_Ausgangstext_
◆ ◆ ◆ ◆
Lieber den Bad Boy im Bett als den Nice Guy an der Hand – warum Frauen auf Machos stehen

Kommt die Sprache auf Beuteschema, ist schnell auch die Rede von Männern, die sich von ihrem Sexualtrieb leiten lassen und auf Frauen mit großen Busen, langen Haaren und langen Beinen fixiert sind. Oft wird die männliche Reaktion auf weibliche Attribute als primitiv abgewertet. Dabei wird auch das Partnersuchverhalten von Frauen ganz erheblich durch ihr Beuteschema beeinflusst. So hat sich in Untersuchungen gezeigt, dass Frauen allgemein auf den Machotyp, Marke Alphatierchen stehen – auch wenn sie behaupten, einen einfühlsamen, zurückhaltenden Partner zu bevorzugen. In ihr Beuteschema fällt der Sprüche klopfende Anführer eher als der verständnisvolle Softie.

Warum das so ist, erforschte die Konstanzer Psychologin Gilda Giebel in ihrer Doktorarbeit. Ihre Untersuchung befasst sich unter anderem mit der Frage, warum und wann Frauen männliche Dominanz attraktiv finden. Ausgangsbasis war die Tatsache, dass besonders durchsetzungsstarke Männer, Machos und rücksichtslose Männer eine große Anziehungskraft auf viele Frauen ausüben – auch wenn diese angeben, sich einen lieben und rücksichtsvollen Partner zu wünschen.
◆ ◆ ◆ ◆
_Rohdaten_
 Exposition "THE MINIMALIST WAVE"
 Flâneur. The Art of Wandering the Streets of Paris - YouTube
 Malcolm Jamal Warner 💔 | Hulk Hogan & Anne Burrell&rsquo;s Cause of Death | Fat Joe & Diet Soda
◆ ◆ ◆ ◆
_Aufgabe_
Gib den Text über die Anziehungskraft von Machos von „Warum das so“ bis einschließlich „Partner zu wünschen.“ erneut wieder und benenne dabei „Doktorarbeit“ in „Dissertation“ um. Die Auflistung spielt hierfür keine Rolle.

_Lösung_
Warum das so ist, erforschte die Konstanzer Psychologin Gilda Giebel in ihrer Dissertation. Ihre Untersuchung befasst sich unter anderem mit der Frage, warum und wann Frauen männliche Dominanz attraktiv finden. Ausgangsbasis war die Tatsache, dass besonders durchsetzungsstarke Männer, Machos und rücksichtslose Männer eine große Anziehungskraft auf viele Frauen ausüben – auch wenn diese angeben, sich einen lieben und rücksichtsvollen Partner zu wünschen.